James Wolcott takes a look at the complaints over Whither Christmas? and says “Wait a minute“: ” I’ve got news: Even here on the godless, liberal Upper West Side, people wish each other Merry Christmas without staggering three steps backward, thunderstruck and covered with chagrin.”
But there’s another bete noire in the culture war: all the supposed blue-state programming that’s innundating the helpless Red-State-values households. I was inclined to go along with this viewing, thinking of Queer Eye or Desperate Housewives or some other show garnering the most column inches in the press. That is, until I sat down to watch TV Friday.
NBC was showing a made-for-TV movie, Secret Santa, that pitted jaded city newspaper reporter (Jenny Garth) come to a small town to unmask the identity of a Secret Santa. She acts in ways so unbelievably horrible that it’s impossible to imagine even the patient gentle townfolk taking it upon themselves to she her the true meaning of love and Christmas. But they do. It was Capra without the bite, and its PAX-ready moralism is the norm for network television drama today.
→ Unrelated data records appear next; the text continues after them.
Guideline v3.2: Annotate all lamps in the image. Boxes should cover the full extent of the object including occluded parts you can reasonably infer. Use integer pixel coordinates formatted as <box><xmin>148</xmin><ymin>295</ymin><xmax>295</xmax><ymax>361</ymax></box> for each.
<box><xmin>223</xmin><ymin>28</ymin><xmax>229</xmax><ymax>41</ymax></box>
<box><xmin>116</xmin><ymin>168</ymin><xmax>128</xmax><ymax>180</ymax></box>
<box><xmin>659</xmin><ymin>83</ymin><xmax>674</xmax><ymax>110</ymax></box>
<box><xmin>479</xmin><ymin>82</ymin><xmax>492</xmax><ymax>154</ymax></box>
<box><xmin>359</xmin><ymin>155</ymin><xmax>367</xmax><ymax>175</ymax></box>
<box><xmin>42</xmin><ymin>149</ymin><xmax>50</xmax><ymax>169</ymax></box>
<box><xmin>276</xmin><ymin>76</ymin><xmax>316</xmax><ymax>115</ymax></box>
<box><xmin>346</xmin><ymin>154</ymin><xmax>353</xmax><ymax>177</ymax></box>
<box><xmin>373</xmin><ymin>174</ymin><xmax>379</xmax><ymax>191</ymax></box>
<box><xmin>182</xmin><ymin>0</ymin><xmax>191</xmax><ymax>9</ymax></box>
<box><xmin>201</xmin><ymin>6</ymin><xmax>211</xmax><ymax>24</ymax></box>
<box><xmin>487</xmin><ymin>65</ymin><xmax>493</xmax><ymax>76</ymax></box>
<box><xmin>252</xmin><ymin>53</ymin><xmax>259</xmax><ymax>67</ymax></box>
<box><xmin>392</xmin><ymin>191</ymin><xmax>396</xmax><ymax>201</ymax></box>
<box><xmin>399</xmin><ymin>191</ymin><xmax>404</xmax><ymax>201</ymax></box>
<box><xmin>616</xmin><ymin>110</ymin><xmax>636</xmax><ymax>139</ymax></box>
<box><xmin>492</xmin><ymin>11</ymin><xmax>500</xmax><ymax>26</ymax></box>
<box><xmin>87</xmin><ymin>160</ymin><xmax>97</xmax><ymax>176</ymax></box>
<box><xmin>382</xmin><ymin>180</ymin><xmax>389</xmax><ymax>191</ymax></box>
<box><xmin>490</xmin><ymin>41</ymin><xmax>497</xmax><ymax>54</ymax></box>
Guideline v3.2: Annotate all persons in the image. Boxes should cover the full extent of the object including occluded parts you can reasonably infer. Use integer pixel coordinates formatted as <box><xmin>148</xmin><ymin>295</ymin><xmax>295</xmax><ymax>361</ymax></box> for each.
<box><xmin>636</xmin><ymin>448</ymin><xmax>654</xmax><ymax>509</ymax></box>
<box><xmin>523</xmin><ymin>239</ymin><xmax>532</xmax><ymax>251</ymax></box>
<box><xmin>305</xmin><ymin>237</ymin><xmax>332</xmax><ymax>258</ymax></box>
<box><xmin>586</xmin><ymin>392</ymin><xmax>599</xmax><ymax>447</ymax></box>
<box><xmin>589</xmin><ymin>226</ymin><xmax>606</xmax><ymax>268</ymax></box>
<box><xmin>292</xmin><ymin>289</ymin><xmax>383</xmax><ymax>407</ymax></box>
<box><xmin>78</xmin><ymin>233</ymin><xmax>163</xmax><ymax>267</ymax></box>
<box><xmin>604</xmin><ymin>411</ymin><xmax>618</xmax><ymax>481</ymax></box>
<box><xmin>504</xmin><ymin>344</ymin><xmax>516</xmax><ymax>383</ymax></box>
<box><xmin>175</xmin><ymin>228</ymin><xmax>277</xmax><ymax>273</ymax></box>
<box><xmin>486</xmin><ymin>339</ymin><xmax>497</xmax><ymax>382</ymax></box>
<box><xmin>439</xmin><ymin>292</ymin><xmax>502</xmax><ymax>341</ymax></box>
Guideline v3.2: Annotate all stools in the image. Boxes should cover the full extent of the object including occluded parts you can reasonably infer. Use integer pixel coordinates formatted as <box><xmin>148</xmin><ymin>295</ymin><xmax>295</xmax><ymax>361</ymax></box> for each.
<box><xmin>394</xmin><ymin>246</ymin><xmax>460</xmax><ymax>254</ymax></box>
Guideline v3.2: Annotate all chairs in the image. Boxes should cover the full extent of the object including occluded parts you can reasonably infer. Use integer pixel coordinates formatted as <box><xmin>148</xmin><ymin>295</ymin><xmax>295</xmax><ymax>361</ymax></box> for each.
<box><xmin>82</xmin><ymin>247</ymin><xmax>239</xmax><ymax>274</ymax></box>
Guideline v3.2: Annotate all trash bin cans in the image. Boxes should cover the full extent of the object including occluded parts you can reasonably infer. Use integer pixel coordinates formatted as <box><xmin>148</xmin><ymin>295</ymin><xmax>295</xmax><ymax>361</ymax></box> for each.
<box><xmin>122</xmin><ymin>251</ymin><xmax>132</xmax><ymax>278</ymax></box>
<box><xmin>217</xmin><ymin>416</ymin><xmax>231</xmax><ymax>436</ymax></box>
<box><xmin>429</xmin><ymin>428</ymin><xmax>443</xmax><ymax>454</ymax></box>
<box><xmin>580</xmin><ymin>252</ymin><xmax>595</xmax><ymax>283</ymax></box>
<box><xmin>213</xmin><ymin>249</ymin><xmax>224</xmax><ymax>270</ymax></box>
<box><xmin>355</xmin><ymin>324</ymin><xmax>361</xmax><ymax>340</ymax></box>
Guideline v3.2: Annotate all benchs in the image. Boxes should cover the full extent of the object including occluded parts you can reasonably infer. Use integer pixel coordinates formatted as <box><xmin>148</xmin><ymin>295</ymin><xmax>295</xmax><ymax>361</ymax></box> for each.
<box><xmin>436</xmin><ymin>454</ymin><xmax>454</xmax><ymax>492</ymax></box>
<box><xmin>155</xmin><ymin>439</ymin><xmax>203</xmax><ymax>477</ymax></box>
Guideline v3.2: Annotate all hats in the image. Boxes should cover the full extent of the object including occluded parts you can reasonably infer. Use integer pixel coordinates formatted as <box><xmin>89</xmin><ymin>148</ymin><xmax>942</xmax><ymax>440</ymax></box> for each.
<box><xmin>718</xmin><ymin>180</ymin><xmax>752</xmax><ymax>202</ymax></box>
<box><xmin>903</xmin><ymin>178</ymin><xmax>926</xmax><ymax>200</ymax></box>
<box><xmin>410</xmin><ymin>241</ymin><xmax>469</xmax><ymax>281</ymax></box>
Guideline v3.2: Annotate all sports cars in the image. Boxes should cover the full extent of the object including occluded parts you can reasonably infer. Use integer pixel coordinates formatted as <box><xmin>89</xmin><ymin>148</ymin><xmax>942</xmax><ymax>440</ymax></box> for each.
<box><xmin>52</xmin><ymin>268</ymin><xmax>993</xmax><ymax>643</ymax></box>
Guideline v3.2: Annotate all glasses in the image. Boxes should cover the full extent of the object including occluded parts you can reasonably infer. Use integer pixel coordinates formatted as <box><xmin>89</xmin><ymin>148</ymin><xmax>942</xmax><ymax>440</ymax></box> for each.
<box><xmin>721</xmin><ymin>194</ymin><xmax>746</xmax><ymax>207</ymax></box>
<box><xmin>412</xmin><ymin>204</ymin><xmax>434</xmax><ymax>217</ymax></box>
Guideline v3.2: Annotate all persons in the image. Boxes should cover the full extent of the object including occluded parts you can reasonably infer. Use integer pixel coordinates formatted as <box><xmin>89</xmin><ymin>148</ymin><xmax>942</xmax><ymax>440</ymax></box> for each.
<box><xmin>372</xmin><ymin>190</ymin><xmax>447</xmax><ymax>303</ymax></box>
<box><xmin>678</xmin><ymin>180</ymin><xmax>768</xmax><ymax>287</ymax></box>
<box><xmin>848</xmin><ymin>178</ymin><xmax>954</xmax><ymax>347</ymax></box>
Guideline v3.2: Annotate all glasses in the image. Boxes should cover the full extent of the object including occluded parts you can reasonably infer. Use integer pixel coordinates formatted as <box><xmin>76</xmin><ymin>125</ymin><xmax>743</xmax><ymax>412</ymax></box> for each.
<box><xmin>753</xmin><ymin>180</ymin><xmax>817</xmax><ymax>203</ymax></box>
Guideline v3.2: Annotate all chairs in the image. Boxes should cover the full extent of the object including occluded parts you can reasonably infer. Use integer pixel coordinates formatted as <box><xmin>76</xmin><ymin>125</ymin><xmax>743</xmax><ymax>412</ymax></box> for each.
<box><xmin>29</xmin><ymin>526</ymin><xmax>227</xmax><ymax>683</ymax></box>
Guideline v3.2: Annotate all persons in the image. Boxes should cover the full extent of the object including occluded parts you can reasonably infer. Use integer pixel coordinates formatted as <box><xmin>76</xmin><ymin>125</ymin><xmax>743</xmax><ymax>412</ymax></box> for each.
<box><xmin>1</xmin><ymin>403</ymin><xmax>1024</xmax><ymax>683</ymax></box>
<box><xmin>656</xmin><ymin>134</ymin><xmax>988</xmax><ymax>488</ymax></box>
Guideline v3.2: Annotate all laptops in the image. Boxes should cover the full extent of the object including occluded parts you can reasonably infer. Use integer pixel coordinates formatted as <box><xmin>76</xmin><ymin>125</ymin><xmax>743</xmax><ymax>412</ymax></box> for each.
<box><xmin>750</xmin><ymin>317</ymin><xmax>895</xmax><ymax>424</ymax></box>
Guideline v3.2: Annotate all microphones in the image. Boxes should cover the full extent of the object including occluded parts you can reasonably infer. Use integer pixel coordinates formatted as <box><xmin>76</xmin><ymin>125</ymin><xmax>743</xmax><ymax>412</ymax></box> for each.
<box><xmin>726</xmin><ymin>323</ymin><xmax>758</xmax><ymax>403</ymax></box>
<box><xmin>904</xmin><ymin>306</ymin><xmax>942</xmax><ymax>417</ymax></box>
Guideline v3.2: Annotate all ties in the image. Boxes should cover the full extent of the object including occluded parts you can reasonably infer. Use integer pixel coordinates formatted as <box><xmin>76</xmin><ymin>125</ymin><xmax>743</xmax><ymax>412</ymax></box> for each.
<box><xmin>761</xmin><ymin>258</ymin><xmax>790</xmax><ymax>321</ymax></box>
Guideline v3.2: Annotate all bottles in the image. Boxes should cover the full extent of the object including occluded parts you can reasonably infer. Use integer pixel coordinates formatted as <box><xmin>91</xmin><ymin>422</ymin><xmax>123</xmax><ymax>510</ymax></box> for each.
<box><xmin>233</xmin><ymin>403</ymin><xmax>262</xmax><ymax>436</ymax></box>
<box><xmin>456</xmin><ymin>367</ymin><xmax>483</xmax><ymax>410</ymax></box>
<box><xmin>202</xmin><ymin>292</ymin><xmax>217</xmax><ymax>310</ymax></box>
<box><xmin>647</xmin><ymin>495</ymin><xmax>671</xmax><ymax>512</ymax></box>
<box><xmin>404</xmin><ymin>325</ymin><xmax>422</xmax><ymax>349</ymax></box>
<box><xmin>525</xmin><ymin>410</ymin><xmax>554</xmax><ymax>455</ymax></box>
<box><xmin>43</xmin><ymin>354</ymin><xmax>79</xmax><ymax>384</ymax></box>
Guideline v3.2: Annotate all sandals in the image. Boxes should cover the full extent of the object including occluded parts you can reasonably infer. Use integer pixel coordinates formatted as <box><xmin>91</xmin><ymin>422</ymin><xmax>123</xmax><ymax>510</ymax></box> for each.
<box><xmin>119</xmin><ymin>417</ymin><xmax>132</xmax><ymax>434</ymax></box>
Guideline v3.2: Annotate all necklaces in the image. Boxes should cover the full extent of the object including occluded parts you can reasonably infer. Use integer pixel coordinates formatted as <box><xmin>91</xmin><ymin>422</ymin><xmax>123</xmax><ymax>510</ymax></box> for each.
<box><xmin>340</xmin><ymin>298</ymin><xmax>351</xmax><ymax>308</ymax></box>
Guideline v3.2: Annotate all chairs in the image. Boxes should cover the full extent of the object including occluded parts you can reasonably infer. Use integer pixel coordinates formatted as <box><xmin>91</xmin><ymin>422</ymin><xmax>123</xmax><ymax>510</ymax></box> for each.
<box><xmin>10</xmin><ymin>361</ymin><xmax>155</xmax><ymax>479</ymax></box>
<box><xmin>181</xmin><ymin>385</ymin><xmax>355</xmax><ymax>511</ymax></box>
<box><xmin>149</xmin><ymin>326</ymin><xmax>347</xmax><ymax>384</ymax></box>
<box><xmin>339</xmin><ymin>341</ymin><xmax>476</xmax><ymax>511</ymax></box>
Providence and Touched by an Angel are off the air, but their influence lives on. And the sitcom has become obsessed with the suburban nuclear family as much as it was obsessed with the New York singleton in the mid-90s. Granted, unlike the dramas the comedies are sometimes not without a jaded edge, but they’re hardly blue-state in tone.
And while we’re on the topic, I’ll mention the NBC promos for Brian Williams. I know why it’s in their interest to market him as the authentic Red Stater, but not only is he from New York state (where as Rather was Texan, Brokaw Midwestern), he’s nothing but a stuffed shirt, in contrast to previous anchors who came up through the ranks as reporters.
UPDATE: I also love this bit from Wolcott:
Isn’t just too-too perfect how a perceived liberal like Kaplan confounds his critics by hiring a conservative as a lead-in into a show hosted by another conservative? … Media liberals almost never surprise anyone by having the balls and spinal conviction to actually do something liberal; no, they always feel obliged to do the cute counterintuitive thing. No one expects Roger Ailes to surprise his critics by hiring Al Franken to host a nightly show on Fox; he earns his plaudits by sticking to his toy guns and hiring Yellin’ Zell Miller for an occasional round of hog callin’.